======== Data records

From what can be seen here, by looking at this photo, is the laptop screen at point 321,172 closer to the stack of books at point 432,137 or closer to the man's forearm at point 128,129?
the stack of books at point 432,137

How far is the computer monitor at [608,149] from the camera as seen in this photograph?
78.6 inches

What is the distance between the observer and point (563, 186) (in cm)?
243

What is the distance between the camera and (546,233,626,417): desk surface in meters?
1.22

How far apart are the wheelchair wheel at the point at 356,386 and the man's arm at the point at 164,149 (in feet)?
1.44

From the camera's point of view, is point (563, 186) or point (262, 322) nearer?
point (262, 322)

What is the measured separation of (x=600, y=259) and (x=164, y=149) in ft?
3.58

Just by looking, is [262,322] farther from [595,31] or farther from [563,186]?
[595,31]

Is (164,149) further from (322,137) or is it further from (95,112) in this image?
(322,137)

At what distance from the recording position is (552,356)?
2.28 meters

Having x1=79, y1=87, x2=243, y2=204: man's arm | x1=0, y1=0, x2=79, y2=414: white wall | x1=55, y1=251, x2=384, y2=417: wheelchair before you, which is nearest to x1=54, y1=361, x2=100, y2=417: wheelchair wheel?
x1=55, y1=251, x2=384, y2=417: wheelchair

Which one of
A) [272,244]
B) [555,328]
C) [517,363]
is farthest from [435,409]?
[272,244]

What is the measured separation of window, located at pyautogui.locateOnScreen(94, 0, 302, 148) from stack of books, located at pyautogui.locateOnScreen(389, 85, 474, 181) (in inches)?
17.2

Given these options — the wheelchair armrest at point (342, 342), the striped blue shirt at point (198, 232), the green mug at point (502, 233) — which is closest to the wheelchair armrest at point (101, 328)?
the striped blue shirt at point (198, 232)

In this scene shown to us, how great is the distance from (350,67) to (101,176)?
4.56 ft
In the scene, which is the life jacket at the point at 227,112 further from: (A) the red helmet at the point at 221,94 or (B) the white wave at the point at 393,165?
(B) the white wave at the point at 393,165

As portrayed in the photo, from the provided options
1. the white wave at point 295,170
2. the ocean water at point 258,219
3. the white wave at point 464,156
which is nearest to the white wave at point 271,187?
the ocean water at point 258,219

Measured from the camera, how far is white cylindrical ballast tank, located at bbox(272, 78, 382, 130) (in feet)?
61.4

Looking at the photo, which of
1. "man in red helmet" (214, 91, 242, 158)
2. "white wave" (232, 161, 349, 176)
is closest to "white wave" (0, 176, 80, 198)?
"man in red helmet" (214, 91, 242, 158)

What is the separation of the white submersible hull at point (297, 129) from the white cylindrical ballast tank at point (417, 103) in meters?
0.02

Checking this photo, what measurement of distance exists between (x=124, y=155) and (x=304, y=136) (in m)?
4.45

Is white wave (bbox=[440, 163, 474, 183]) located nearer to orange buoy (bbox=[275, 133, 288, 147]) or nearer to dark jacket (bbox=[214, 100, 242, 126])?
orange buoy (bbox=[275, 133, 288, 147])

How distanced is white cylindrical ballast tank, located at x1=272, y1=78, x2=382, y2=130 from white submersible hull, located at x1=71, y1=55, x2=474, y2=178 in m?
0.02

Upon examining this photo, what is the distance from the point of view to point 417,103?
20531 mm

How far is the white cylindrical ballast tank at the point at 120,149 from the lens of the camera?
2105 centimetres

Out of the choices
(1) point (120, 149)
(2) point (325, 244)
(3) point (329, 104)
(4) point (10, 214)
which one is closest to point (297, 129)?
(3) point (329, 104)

================

-- The problem --
Write out the material exactly as given.

-- Final answer --
From what can be seen here, by looking at this photo, is the laptop screen at point 321,172 closer to the stack of books at point 432,137 or closer to the man's forearm at point 128,129?
the stack of books at point 432,137

How far is the computer monitor at [608,149] from the camera as seen in this photograph?
78.6 inches

What is the distance between the observer and point (563, 186) (in cm)?
243

What is the distance between the camera and (546,233,626,417): desk surface in meters?
1.22

How far apart are the wheelchair wheel at the point at 356,386 and the man's arm at the point at 164,149 (in feet)?
1.44

From the camera's point of view, is point (563, 186) or point (262, 322) nearer?
point (262, 322)

What is the measured separation of (x=600, y=259) and (x=164, y=149) in ft?
3.58

Just by looking, is [262,322] farther from [595,31] or farther from [563,186]?
[595,31]

Is (164,149) further from (322,137) or is it further from (95,112) in this image?
(322,137)

At what distance from the recording position is (552,356)?
2.28 meters

Having x1=79, y1=87, x2=243, y2=204: man's arm | x1=0, y1=0, x2=79, y2=414: white wall | x1=55, y1=251, x2=384, y2=417: wheelchair before you, which is nearest to x1=54, y1=361, x2=100, y2=417: wheelchair wheel?
x1=55, y1=251, x2=384, y2=417: wheelchair

Which one of
A) [272,244]
B) [555,328]
C) [517,363]
is farthest from [435,409]?
[272,244]

What is the measured separation of window, located at pyautogui.locateOnScreen(94, 0, 302, 148) from stack of books, located at pyautogui.locateOnScreen(389, 85, 474, 181) (in inches)?
17.2

Given these options — the wheelchair armrest at point (342, 342), the striped blue shirt at point (198, 232), the green mug at point (502, 233) — which is closest to the wheelchair armrest at point (101, 328)?
the striped blue shirt at point (198, 232)

In this scene shown to us, how great is the distance from (350,67) to (101,176)?
4.56 ft
In the scene, which is the life jacket at the point at 227,112 further from: (A) the red helmet at the point at 221,94 or (B) the white wave at the point at 393,165?
(B) the white wave at the point at 393,165

As portrayed in the photo, from the provided options
1. the white wave at point 295,170
2. the ocean water at point 258,219
3. the white wave at point 464,156
which is nearest to the white wave at point 271,187?
the ocean water at point 258,219

Measured from the camera, how far is white cylindrical ballast tank, located at bbox(272, 78, 382, 130) (in feet)?
61.4

Looking at the photo, which of
1. "man in red helmet" (214, 91, 242, 158)
2. "white wave" (232, 161, 349, 176)
is closest to "white wave" (0, 176, 80, 198)?
"man in red helmet" (214, 91, 242, 158)

What is the separation of the white submersible hull at point (297, 129) from the white cylindrical ballast tank at point (417, 103) in meters?
0.02

Checking this photo, what measurement of distance exists between (x=124, y=155) and (x=304, y=136) (in m)?
4.45

Is white wave (bbox=[440, 163, 474, 183]) located nearer to orange buoy (bbox=[275, 133, 288, 147]) or nearer to dark jacket (bbox=[214, 100, 242, 126])?
orange buoy (bbox=[275, 133, 288, 147])

How distanced is white cylindrical ballast tank, located at x1=272, y1=78, x2=382, y2=130 from white submersible hull, located at x1=71, y1=55, x2=474, y2=178 in m?
0.02

Upon examining this photo, what is the distance from the point of view to point 417,103?
20531 mm

How far is the white cylindrical ballast tank at the point at 120,149 from the lens of the camera?
2105 centimetres

Out of the choices
(1) point (120, 149)
(2) point (325, 244)
(3) point (329, 104)
(4) point (10, 214)
which one is closest to point (297, 129)?
(3) point (329, 104)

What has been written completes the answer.